Let me know what you think! Once I figure out how the hell to run a shop and ship things I'll probably open up a storenvy or etsy (:

----------

_AlexisFitzy_ (09-23-2016),cayley (02-19-2017),_Fraido_ (10-01-2016),SamO (01-15-2016),_SCWood_ (01-15-2016)

----------


## StupidZombie

Omgoodness yes i need buttons of snakes.  The shed ones look amazing. 

Sent from my SM-G900P using Tapatalk

----------


## Cargorabbit

Also if anyone has some snake sheds they don't want/don't know what to do with, I will gladly take them in exchange for some buttons made with them or some of my snake art. :3

(Though they need to at least be able to span across a 1.8 inch diameter when cut down one side)

----------


## Zincubus

How on earth do you make those shed buttons !?

Idiot guide nothing too complicated  :Smile:

----------


## Cargorabbit

I have a button press. I trace the diameter of the plastic film that goes over the button onto the shed and then just cut them out and then just press all the pieces together with my machine! I'll take pics next time I have some sheds to use. (:

Also here's some more I made with my artwork (which some may have seen from my redbubble/society6 accounts)

I need to fiddle with some of them (such as lightening some of my BP art and repositioning the leo better)

----------

Eavlynn (09-30-2016)

----------


## Zincubus

Well I LOVE the SHED buttons , they look fabulous , so it's the actual skin that's on the button .... Are they coated with something  ??

----------


## wolfy-hound

I can save you some sheds. I might even have some laying about here. The buttons are cool. You should try making a printed button with the shed overlaying it. Maybe it would show through enough to be really cool. 
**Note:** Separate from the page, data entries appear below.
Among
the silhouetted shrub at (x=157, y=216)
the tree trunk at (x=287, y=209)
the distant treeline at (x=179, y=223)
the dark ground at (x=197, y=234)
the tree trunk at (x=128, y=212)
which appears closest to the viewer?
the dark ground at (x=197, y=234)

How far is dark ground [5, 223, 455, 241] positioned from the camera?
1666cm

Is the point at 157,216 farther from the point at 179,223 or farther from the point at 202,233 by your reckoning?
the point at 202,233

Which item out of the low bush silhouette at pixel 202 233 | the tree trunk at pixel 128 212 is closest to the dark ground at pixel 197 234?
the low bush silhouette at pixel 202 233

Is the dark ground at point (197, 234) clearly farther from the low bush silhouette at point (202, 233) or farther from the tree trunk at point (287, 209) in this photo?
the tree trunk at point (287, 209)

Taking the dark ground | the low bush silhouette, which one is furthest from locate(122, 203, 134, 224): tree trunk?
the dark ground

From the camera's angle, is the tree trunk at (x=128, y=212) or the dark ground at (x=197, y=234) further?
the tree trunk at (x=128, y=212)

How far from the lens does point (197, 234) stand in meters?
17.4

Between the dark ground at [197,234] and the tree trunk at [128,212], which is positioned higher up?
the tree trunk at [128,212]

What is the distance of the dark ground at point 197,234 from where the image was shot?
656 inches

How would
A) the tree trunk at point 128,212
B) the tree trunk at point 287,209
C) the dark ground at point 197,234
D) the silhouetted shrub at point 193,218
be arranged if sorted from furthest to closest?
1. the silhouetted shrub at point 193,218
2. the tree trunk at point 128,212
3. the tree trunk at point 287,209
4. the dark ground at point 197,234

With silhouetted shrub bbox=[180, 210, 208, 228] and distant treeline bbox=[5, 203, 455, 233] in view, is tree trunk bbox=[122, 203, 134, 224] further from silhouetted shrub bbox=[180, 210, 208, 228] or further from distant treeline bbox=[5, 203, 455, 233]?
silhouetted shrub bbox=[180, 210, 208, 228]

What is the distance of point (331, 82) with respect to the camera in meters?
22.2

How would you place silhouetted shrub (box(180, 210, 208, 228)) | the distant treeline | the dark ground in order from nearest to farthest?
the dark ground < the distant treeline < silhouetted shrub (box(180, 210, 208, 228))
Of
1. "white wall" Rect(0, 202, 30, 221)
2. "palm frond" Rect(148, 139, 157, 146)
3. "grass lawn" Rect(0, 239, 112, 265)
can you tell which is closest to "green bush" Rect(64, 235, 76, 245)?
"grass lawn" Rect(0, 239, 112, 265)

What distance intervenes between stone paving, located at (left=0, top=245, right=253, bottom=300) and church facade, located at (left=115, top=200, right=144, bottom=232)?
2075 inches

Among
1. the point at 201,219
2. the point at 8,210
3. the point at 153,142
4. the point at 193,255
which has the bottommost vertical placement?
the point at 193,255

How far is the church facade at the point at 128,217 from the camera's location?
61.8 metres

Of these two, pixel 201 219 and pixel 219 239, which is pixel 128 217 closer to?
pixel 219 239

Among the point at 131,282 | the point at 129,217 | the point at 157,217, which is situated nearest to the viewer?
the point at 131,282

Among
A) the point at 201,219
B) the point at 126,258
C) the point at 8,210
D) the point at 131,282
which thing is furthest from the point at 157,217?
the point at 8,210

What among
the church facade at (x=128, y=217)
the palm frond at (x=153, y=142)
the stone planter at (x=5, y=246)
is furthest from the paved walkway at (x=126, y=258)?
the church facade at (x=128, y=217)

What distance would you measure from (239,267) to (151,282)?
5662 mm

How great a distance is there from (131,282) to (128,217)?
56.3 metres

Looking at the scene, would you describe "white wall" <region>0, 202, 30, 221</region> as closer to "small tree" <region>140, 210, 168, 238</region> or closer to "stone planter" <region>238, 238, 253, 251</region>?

Or like eyes... shining through the shed.

----------


## Crowfingers

Wow! I really like the head-shed button! So cool. I wish Mashadar's first she'd had been big enough to do something his cool with. I just lamented it on some black paper with his age and date...This is a much more creative idea

----------


## Caspian

I keep all of my snake sheds, dried and tucked away in ziplock bags with the snake and the date of the shed marked on them. The eventual plan is to create a 'growth chart' with them, but if that changes I may look up this thread again... this is a very cool idea.

----------


## Herpo

Those look really good! I could imagine "hippstering" my way through all the local cafes with those lol.

----------


## Cargorabbit

Here's all the buttons I made with one shed of my Irian Jaya Carpet Python I no longer own 



As for if they're coated with anything, I have a little video here: http://cargorabbit.tumblr.com/post/1...on-press-works you can see how I make them  :Very Happy:

----------

_cristacake_ (03-05-2016),dr del (01-18-2016),_Fraido_ (10-01-2016),wolfy-hound (01-17-2016)

----------


## BeksNY

These are so cool! I especially liked the one with the pressed flowers. Are you still making them and if so, can you point me in the right direction to order a few?

----------


## wolfy-hound

They are super cool. I sent some shed and got a few buttons back and I've given a couple away. Everyone thinks they are the bee's knees!! I hope to get some more exotic sheds(like rattlesnake or cobra!) and send those in!

----------


## AlexisFitzy

These are so crazy cool  :Very Happy:  I'd love to stick these buttons all over the place! 


Sent from my iPhone using Tapatalk

----------


## Meerna

I just got a perfect shed from my pastel and immediately remembered this thread, are you still doing these buttons?

----------


## Fraido

OP needs to come back! These are too cool.

Sent from my LG-H812 using Tapatalk

----------